Distant Shore Publishing interviewed Kate Gragg on her debut novella, The Gentleman Thief. Full of wit and whimsy, this book reflects her love for fantasy, fun and stories of all kinds.
Hi Kate! Tell us a little about your back story
I grew up in the midwestern United States and spent most of my childhood wandering around in the woods and making up stories about what I found there. When I got older, I went to film school to study screenwriting, and now I live in Los Angeles and work on TV and movies in Hollywood.
How did you get into writing?
I got my first professional writing assignment when I was sixteen, when an editor friend of my family’s had another writer fall through and needed a last-minute article for his magazine. I still write for him! In high school, I was heavily involved in theater and won some small playwriting competitions, and in college I branched out into screenplays as well. The Gentleman Thief is my first novel, but it definitely won’t be my last.
How did you come up with the idea for The Gentleman Thief? Where did your inspiration begin?

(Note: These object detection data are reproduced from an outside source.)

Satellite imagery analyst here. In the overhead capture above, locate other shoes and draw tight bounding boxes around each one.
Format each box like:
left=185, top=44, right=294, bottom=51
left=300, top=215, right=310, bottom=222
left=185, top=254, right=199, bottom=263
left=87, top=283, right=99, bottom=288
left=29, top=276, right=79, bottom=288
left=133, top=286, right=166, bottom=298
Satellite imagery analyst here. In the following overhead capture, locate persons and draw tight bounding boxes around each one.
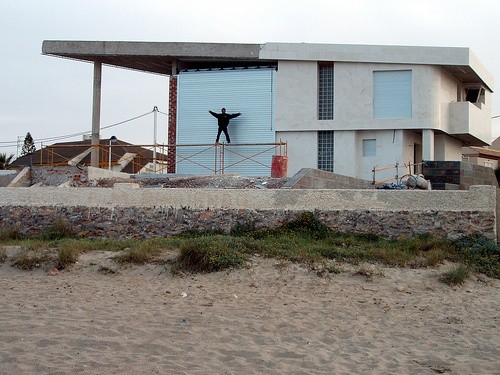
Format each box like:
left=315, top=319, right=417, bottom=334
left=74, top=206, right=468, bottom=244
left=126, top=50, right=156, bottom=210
left=208, top=108, right=242, bottom=143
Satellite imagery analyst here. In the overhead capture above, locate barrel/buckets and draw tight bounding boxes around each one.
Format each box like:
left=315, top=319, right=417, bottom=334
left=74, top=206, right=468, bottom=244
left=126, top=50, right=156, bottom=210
left=271, top=155, right=288, bottom=178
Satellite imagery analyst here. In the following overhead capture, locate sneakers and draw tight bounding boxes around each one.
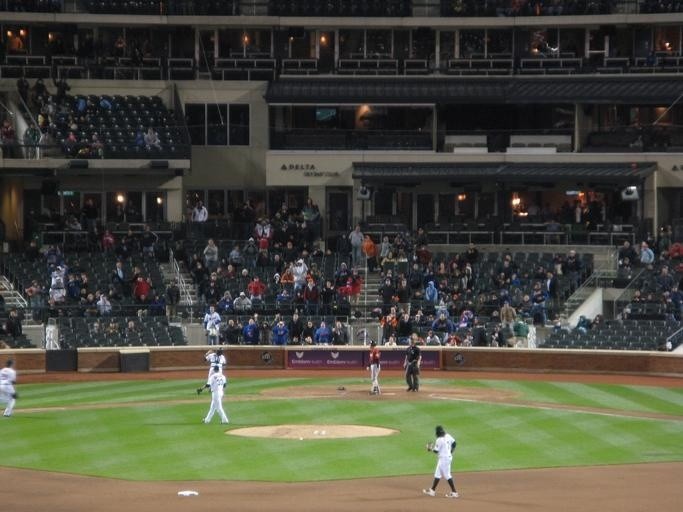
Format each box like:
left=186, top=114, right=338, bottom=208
left=445, top=492, right=458, bottom=498
left=407, top=388, right=418, bottom=392
left=423, top=488, right=436, bottom=497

I always enjoy stories about someone who’s in a place they don’t belong but figures out their own way to succeed anyway. I knew I wanted to tell a story about someone having a fairy tale adventure who wasn’t heroic, or even particularly brave, who has to use other skills like creativity and resourcefulness to succeed. The minute I started thinking about who Joe was I knew he was the type who’d end up in a lot of really improbable scrapes and always find a way out of them, which is how the opening chapter came to be.
Was there any particular themes you were keen to include?
I wanted Joe to be a working-class hero who isn’t impressed by rich people and refuses to take them seriously, and I thought it would be interesting for his first adventure to function as his delayed entry to adulthood. After living in a very small world with very small goals all his life, Joe now has to think about what else is out there. It’s easy to stay in your comfort zone, and Joe doesn’t leave his willingly. But by the end he’s glad he did.
How was the process of writing The Gentleman Thief?
Slow! At the time I was writing this book I was working three jobs, two of them writing jobs, so finding the time to work on this book was something I had to be very intentional about. I learned a lot about how to put myself in the right frame of mind to write, and I think the next book will go a lot faster.
What do you love most about the fantasy genre?
There’s something thrilling about sitting down to a blank page and knowing that you can put absolutely anything you can imagine on there. Any time the plot had me stuck, the fact that it was a fantasy novel meant I could make up anything I wanted to get out of it. And since Joe isn’t an experienced adventurer, I didn’t have to know any more about how magical things work in this universe than he did.
Who was your favourite character to write?
Clifton Crome. Villains are always fun, and Clifton’s exactly the kind of useless, stuck-up jerk I’d love to see get comeuppance in real life.
What kind of a world did you want to create for your characters?
I wanted to show a world that’s more fun to live in if you’re working-class like Joe, where all the color and excitement is on the streets and in the wild. Being rich in Joe’s world means you have to sit indoors and do what other people tell you to all the time, which is why Lydia would much rather have adventures with Joe.
Who are your favourite authors/books?
Patricia C. Wrede is a huge influence on me, particularly her Enchanted Forest Chronicles series. I like to think I’d handle meeting a dragon nearly as well as Princess Cimorene does. My lifelong love for Damon Runyon comes across in how much fun I had writing the scenes with the gang of thieves Joe falls in with, and I wouldn’t be half as good at writing dialogue for rich twits if I hadn’t read so much P.G. Wodehouse.
What advice would you give an aspiring writer?
Write! Even if you’ve got nobody to read it, even if you don’t know where the story is going, just sit down and write every day. Every page you throw out is a step closer to a page you’ll want to keep.